О той или иной книге он прямо и резко выражает свое мнение. Прочел "Тараса Бульбу", похвалил: "Вот это книжка! Всем книжкам книжка!" А когда я рассказал ему про "Айвенго", который потряс нас с Федькой своими рыцарскими подвигами, то отец охладил меня: "Шелуха. Короли там и прочие господа. И писать об них нечего. Вот Тарас Бульба - это да! За свою родину, за народ бился. Как это он на костре сказал, что, мол, нет товарищества крепче, чем русское, и силы нет сильнее. Вот!"
- Слушай, Ленька, - позвал он раз меня, - какие слова сказал немецкий поэт Гёте. Вот:
Лишь тот достоин жизни и свободы,
Кто каждый день за них идет на бой!
А?! Здорово? Вот черт! Каждый день идет за них на бой. "Фауст" называется книжечка.

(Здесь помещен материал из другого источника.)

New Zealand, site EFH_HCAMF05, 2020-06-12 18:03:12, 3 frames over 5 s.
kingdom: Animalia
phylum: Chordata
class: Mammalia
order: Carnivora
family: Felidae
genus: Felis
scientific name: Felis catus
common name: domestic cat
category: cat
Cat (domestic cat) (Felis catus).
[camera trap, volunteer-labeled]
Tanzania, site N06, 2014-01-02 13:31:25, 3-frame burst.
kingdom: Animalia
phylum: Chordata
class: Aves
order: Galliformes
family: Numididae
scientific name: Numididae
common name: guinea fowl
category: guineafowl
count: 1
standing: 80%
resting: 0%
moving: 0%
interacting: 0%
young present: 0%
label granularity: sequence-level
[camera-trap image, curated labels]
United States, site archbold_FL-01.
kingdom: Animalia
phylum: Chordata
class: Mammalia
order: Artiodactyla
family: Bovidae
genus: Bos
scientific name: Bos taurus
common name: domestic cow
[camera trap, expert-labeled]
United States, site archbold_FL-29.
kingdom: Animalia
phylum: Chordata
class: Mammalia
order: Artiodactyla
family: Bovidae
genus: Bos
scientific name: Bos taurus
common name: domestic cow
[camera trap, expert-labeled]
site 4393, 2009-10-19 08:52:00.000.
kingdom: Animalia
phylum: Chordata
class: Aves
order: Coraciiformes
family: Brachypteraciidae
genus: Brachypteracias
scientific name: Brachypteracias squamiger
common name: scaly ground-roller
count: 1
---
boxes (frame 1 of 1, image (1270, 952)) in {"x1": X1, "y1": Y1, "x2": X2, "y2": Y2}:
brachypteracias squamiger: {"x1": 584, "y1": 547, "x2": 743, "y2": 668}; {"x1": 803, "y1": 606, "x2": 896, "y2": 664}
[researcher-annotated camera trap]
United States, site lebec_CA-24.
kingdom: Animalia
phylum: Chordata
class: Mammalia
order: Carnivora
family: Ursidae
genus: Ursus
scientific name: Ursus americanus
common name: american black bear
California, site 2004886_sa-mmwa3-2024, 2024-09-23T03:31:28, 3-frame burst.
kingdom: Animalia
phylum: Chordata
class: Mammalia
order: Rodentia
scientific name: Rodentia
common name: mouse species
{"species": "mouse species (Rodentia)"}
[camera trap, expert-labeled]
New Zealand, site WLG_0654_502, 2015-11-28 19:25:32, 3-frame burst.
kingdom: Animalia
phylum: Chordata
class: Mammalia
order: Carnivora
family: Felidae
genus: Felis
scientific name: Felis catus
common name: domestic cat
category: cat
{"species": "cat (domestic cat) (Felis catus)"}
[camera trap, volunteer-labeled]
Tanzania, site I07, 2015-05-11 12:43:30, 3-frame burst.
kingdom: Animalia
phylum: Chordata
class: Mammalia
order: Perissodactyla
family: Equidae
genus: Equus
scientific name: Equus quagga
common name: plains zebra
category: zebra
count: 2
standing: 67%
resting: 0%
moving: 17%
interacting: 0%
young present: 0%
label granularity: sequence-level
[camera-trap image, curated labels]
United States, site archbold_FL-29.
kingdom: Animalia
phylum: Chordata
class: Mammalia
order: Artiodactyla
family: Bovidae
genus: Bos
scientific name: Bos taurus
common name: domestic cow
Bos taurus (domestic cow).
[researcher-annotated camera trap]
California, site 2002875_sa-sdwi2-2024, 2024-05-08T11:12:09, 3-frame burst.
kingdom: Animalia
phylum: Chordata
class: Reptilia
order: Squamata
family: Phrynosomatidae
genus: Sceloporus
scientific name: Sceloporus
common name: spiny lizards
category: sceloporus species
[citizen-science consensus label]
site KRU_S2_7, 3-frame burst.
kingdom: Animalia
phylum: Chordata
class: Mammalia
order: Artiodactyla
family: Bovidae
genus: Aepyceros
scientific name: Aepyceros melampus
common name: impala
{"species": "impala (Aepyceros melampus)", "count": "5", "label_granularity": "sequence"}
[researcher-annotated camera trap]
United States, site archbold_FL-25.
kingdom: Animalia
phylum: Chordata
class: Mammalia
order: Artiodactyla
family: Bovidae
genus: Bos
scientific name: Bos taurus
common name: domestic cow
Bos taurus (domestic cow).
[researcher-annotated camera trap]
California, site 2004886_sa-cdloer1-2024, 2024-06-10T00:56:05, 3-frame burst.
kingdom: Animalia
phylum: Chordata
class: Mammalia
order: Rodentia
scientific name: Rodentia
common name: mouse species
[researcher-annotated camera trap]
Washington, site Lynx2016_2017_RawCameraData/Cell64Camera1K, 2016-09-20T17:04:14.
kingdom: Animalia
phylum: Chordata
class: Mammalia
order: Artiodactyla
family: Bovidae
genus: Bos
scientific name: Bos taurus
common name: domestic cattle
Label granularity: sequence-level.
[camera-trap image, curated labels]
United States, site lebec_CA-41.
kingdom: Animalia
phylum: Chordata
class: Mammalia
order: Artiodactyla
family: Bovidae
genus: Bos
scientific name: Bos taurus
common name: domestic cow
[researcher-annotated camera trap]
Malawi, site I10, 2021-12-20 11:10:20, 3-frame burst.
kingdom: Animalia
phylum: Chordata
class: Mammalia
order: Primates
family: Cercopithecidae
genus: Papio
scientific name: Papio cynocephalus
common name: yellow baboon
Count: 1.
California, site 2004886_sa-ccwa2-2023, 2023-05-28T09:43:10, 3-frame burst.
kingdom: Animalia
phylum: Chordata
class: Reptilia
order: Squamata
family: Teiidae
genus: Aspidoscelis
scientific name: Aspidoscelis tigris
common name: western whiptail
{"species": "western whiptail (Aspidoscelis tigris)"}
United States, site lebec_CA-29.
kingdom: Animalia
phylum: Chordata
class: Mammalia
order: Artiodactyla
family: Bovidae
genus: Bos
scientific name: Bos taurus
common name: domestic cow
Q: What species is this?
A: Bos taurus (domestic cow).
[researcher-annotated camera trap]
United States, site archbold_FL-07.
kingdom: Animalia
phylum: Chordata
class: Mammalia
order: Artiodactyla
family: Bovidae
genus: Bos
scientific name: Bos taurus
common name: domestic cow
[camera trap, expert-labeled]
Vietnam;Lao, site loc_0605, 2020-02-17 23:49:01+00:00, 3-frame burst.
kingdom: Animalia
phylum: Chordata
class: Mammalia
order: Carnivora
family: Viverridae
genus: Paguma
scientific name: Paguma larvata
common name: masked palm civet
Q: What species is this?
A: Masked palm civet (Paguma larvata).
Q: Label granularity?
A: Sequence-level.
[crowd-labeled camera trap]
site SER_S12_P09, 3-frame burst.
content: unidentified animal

Отец повертел ее, полистал.
- Это мне Надежда Федоровна прочесть велела, карандашиком тут подчеркнула. По правде сказать, скучная книжка, не стал я ее читать. Чертовщина тут всякая, религия и прочая поповщина. А вот слова эти правильные. - И снова с удовольствием повторил:
Лишь тот достоин жизни и свободы,
Кто каждый день за них идет на бой!
Это ты запомни! Правильные слова. Книга, она многому научит. А писатели - народ башковитый. Я, знаешь, первый раз когда книжку прочитал, то подумал: "Как это он все подслушал, подглядел? Вот, думаю, проныра мужик".
Отец помолчал, потом улыбнулся, что-то вспомнив.